The Patriarch of Alexandria used to be called Patriarch of Alexandria, Egypt, Nubia, Ethiopia, Pentapolis and Africa. Africa referred to the area of Tunis now. He still carries the same title. The Christians of Pentapolis and Africa ceased to exist in the 13th century under the Islamic pressure and pastoral neglect from the Coptic Church in the period that followed the death of Patriarch John VI in 1216 and preceded the election of the next patriarch, Patriarch Cyril III in 1235. Recently, many Copts went to that area to work, and the Coptic Church re-established herself there.
Dioscorus Boles
I’d love to see Cyrenaica. But there is only one decent hotel in Libya, which is the Bab el-Africa Corinthia in Tripoli. To visit the east one would have to stay somewhere less than satisfactory.
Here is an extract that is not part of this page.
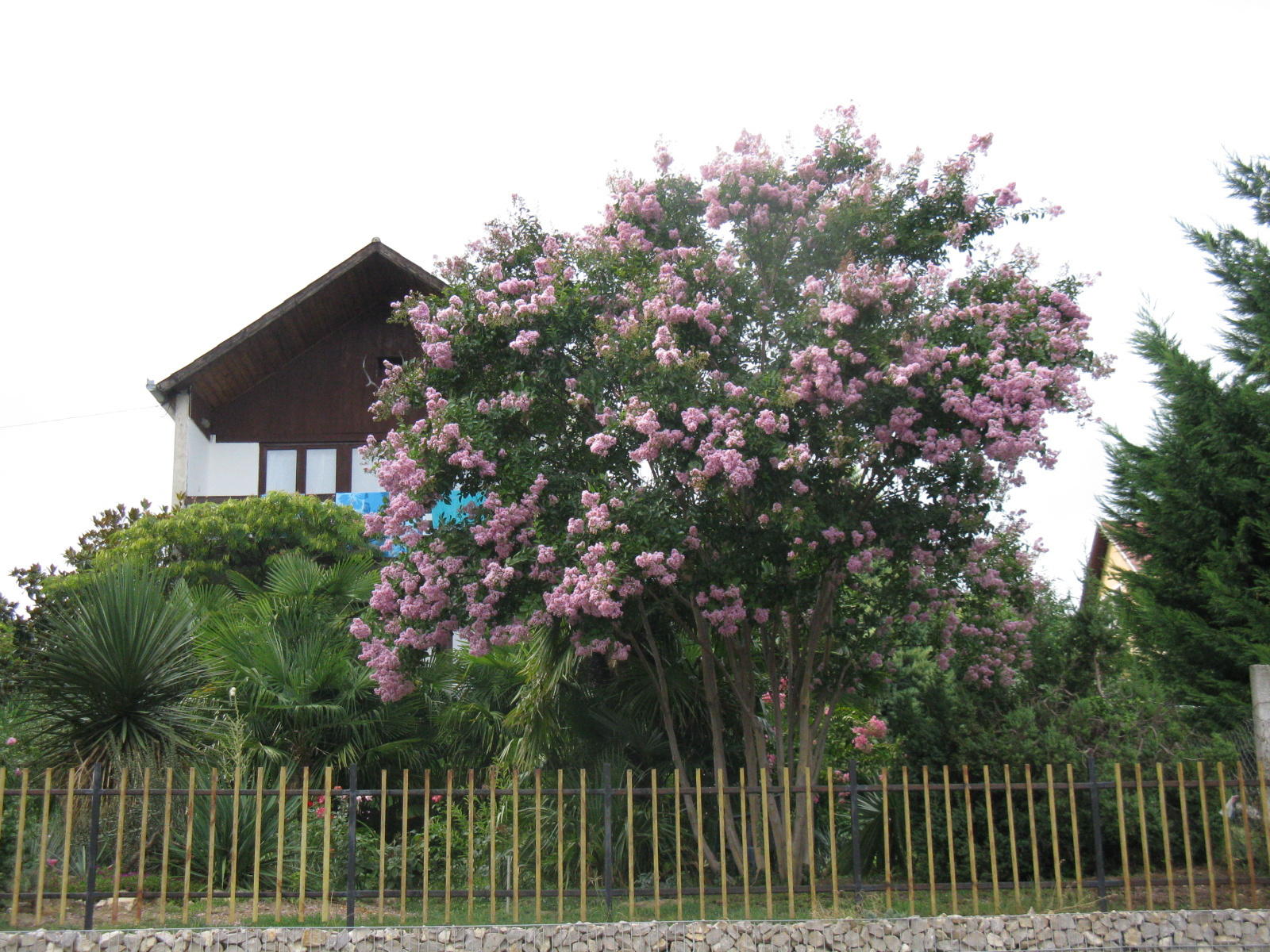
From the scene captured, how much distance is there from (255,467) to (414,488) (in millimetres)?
12568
Who knows? If Gadaffi falls, maybe there will be decent hotels in Benghazi again.
The East of Libya was Greek, while the West was Latin in antiquity. Geography ensures that the two are still distinct.
But it is interesting to hear that there are Copts in Tripoli. There were a great many Italian settlers in Libya until Gadaffi, who threw them all out. The centre of Tripoli was largely Italian, complete with cathedral which has been transformed into a mosque. But the whole place is incredibly run down.